| Exercise text |
-------------------------

In fact, modern research found that particles right at that 0.1 micron size are actually the hardest to capture. Intuitively, larger particles are easier to net; less intuitively, particles smaller than 0.1 microns are also easier to capture thanks to Brownian motion, which explains how the tiniest  particles are more likely to bounce off each other and leave the airflow so they hit the filter media at a higher rate. If you can capture the 0.1-micron particle, then, you’re capturing about everything else. But you must first be able to capture a 0.1-micron particle. HEPA doesn’t require that. Either an updated HEPA or a new, tighter standard should.

Until that happens, hospitals, healthcare providers and homeowners alike should look for an air cleaner that effectively removes particles down to 0.1 microns in size—again, the toughest to snare and the size of many viruses SARS-CoV-2 virions. Use of such an air cleaner in areas where people share common air can remove viruses and virus-laden aerosols that could otherwise hover in a room hours, risking infection to caregivers and family who enter.

Unfiltered air can look clean. It isn’t. In normal times, the air around us can—and does—cause serious health problems, contributing to infectious disease, allergies and asthma, cardiopulmonary disease and more. These are not normal times. Truly clean air can save lives by protecting us from COVID-19 infection and, by both flattening the curve and by providing a safer working environment, keeping doctors, nurses and others working in hospitals healthy at a time when we need them most. An effective room air cleaner will not reduce the obligation to continue with those behaviors that you can control, especially responsible social distancing and the frequent washing of hands. But an air cleaner does address one area that we cannot control individually—the quality of the air in places shared by the healthy and unhealthy alike.

-------------------------

| Extracted entries |

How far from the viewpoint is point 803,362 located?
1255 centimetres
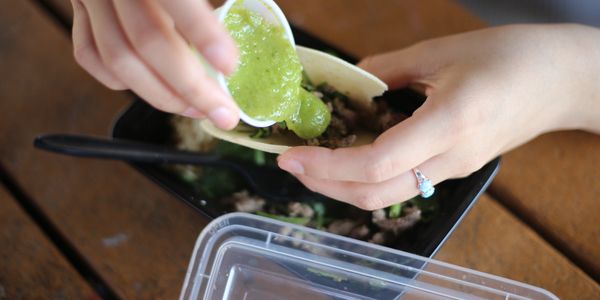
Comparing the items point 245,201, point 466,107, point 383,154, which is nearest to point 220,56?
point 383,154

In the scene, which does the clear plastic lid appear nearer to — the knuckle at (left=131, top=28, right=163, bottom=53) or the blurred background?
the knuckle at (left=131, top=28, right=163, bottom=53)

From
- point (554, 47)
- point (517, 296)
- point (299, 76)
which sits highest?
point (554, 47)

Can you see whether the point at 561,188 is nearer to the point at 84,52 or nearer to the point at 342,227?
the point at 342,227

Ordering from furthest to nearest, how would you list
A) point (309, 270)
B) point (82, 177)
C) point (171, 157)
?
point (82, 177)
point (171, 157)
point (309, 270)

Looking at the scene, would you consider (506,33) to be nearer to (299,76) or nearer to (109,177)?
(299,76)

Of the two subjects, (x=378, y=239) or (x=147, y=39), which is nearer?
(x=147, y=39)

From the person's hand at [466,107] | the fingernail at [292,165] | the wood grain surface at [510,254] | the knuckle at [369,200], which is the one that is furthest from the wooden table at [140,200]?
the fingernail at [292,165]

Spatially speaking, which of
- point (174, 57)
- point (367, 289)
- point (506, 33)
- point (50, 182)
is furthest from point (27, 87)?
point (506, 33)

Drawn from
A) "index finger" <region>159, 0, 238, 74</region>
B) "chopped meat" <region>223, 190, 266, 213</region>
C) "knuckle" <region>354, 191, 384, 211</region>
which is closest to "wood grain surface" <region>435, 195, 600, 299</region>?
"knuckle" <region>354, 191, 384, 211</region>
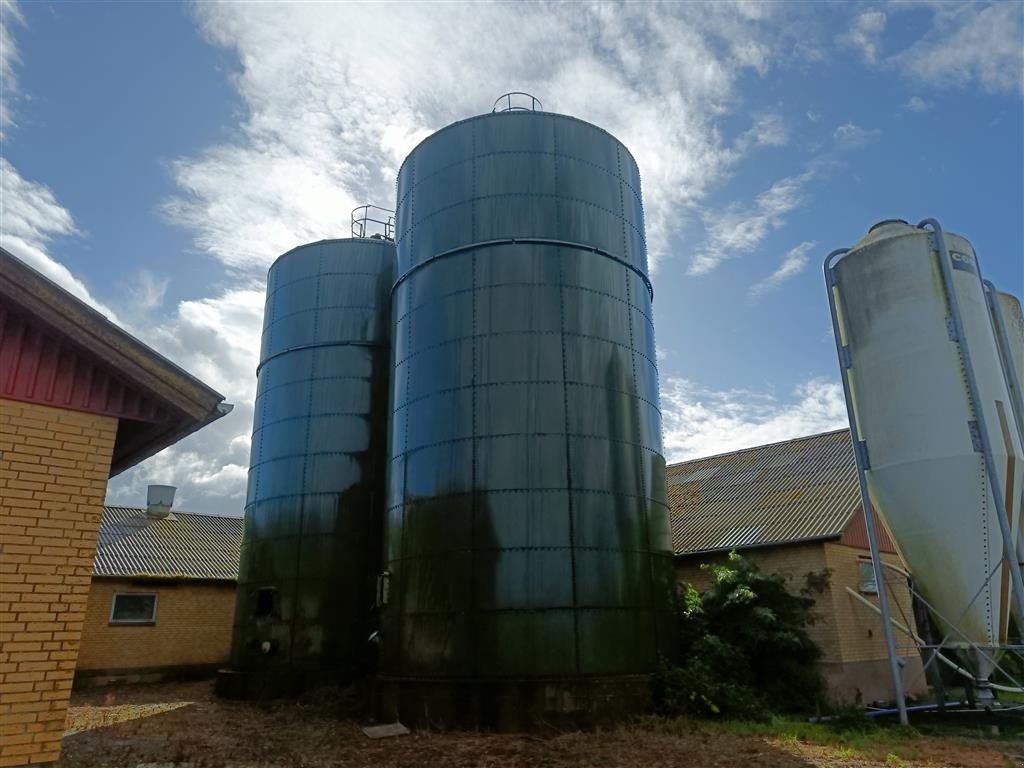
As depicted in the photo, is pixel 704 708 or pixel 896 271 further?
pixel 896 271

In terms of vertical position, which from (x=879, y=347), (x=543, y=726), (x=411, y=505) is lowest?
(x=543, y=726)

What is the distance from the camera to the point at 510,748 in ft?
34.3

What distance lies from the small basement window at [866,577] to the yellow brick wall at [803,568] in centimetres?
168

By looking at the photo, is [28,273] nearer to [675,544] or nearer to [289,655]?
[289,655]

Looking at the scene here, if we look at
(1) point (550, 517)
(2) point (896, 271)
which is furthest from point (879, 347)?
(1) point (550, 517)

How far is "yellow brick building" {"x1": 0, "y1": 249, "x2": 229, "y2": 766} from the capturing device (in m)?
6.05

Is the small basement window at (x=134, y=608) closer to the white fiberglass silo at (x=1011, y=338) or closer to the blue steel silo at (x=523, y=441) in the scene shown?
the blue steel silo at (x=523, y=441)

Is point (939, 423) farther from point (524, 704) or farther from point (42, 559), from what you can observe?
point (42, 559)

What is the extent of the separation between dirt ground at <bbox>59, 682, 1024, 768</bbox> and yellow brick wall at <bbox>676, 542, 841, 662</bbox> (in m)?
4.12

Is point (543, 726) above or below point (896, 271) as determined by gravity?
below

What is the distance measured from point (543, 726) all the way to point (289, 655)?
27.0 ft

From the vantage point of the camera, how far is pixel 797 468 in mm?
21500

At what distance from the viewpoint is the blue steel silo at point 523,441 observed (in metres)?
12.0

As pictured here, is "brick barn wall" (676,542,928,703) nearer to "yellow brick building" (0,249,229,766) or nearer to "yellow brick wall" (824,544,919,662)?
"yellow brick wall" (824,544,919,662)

-------------------------

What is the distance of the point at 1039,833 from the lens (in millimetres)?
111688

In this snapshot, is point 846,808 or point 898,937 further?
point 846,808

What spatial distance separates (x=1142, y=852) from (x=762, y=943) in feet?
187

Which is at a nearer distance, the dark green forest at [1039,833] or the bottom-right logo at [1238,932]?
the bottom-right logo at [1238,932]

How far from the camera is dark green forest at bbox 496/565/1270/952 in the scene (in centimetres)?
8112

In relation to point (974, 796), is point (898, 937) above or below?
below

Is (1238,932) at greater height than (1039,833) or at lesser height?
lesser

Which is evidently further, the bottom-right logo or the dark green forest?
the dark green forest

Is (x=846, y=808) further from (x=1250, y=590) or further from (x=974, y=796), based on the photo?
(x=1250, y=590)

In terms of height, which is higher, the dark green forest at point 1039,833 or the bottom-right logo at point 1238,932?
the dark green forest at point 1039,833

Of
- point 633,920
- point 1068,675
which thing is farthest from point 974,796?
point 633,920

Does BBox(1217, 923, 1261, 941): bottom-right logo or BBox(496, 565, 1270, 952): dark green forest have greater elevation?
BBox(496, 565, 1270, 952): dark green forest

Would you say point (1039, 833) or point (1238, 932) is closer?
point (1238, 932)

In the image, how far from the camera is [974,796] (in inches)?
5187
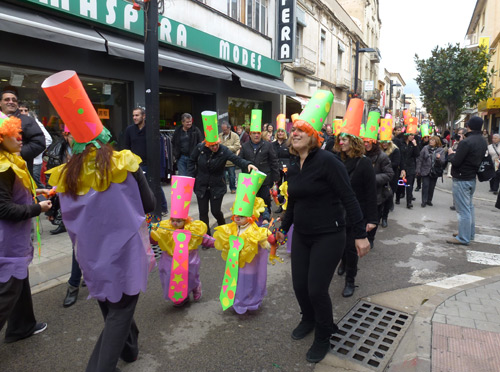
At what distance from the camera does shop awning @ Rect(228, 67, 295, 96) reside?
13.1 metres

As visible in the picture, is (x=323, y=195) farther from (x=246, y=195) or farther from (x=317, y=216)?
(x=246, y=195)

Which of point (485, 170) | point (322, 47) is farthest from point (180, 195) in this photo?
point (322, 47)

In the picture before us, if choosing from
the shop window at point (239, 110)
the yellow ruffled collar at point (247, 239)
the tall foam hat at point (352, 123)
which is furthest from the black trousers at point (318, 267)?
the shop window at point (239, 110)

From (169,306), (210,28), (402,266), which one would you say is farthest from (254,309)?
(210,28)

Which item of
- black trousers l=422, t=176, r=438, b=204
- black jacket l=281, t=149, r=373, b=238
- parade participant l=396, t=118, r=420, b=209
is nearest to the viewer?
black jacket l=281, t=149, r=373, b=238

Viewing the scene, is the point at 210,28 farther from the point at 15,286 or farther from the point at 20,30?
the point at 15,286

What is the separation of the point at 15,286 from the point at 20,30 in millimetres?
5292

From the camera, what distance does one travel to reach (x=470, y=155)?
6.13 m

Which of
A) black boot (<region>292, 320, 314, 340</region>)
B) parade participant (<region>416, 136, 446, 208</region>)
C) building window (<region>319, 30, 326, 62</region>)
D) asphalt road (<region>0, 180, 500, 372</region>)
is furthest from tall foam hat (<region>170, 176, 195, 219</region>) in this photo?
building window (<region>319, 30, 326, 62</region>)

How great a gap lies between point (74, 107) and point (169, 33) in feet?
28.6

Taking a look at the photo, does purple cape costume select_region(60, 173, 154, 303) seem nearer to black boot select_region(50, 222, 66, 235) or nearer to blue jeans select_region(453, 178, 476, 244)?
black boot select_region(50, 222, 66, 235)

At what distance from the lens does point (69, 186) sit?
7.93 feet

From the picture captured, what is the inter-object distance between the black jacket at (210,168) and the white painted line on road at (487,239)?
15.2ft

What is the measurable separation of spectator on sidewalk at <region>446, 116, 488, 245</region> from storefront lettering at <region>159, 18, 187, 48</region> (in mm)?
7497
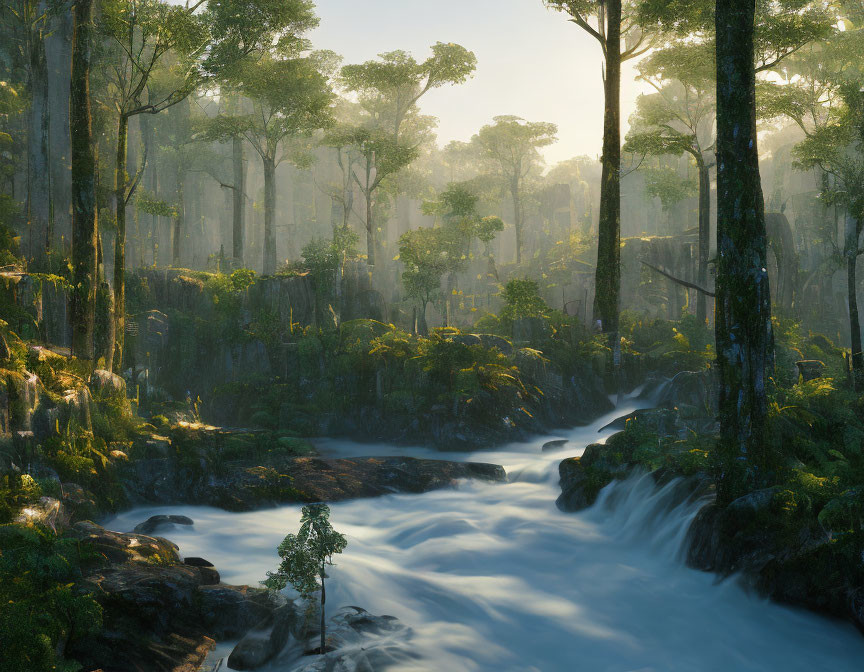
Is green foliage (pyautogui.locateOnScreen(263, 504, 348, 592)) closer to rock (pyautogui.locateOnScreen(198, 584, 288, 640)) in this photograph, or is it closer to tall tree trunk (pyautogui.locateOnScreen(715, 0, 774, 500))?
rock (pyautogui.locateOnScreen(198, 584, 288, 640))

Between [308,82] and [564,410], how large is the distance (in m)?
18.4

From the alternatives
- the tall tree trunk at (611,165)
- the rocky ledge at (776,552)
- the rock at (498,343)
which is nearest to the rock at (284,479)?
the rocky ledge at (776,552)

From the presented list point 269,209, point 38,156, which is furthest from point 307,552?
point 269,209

-------------------------

| What you need to do |
- A) Summarize the air-filtration text in two sentences.
- B) Set down the stretch of the air-filtration text from "Unfiltered air can" through "and unhealthy alike.", word for word.
The rows play no part in the work on the air-filtration text.

| Solutions for each task |
- A) Particles of about 0.1 microns are the hardest to capture, and because HEPA does not require capturing them, an updated HEPA or a new, tighter standard should. Until then, hospitals, healthcare providers and homeowners should look for an air cleaner that removes particles down to 0.1 microns, which can take viruses and virus-laden aerosols out of shared air but does not reduce the obligation to keep up social distancing and frequent handwashing.

- B)
Unfiltered air can look clean. It isn’t. In normal times, the air around us can—and does—cause serious health problems, contributing to infectious disease, allergies and asthma, cardiopulmonary disease and more. These are not normal times. Truly clean air can save lives by protecting us from COVID-19 infection and, by both flattening the curve and by providing a safer working environment, keeping doctors, nurses and others working in hospitals healthy at a time when we need them most. An effective room air cleaner will not reduce the obligation to continue with those behaviors that you can control, especially responsible social distancing and the frequent washing of hands. But an air cleaner does address one area that we cannot control individually—the quality of the air in places shared by the healthy and unhealthy alike.